WRITTEN PROBLEM =>
Can you rewrite the part of the rows that opens with the line containing "How far does" and runs through the end of the rows as a numbered list, leaving out blank lines?

____

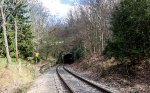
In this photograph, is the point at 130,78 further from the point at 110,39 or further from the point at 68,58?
the point at 68,58

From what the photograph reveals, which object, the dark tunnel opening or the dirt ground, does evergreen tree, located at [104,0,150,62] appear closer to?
the dirt ground

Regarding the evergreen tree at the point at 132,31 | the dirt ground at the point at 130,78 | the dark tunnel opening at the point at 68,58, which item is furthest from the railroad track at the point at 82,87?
the dark tunnel opening at the point at 68,58

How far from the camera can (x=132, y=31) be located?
22984 millimetres

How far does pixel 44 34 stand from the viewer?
312 ft

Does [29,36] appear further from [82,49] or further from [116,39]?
[116,39]

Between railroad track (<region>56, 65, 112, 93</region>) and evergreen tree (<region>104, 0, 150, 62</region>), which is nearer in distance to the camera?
railroad track (<region>56, 65, 112, 93</region>)

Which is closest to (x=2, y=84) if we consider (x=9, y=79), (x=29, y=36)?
(x=9, y=79)

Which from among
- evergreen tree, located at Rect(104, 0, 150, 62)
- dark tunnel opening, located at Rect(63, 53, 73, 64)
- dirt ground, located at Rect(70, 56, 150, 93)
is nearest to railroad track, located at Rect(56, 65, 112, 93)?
dirt ground, located at Rect(70, 56, 150, 93)

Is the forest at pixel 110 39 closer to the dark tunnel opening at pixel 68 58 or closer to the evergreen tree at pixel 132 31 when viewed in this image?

____

TASK OUTPUT =>
1. How far does pixel 44 34 stand from the viewer?
2. 312 ft
3. Does [29,36] appear further from [82,49] or further from [116,39]?
4. [116,39]
5. Between railroad track (<region>56, 65, 112, 93</region>) and evergreen tree (<region>104, 0, 150, 62</region>), which is nearer in distance to the camera?
6. railroad track (<region>56, 65, 112, 93</region>)
7. Which is closest to (x=2, y=84) if we consider (x=9, y=79), (x=29, y=36)?
8. (x=9, y=79)
9. Which from among
10. - evergreen tree, located at Rect(104, 0, 150, 62)
11. - dark tunnel opening, located at Rect(63, 53, 73, 64)
12. - dirt ground, located at Rect(70, 56, 150, 93)
13. is nearest to railroad track, located at Rect(56, 65, 112, 93)?
14. dirt ground, located at Rect(70, 56, 150, 93)
15. Is the forest at pixel 110 39 closer to the dark tunnel opening at pixel 68 58 or closer to the evergreen tree at pixel 132 31 when viewed in this image?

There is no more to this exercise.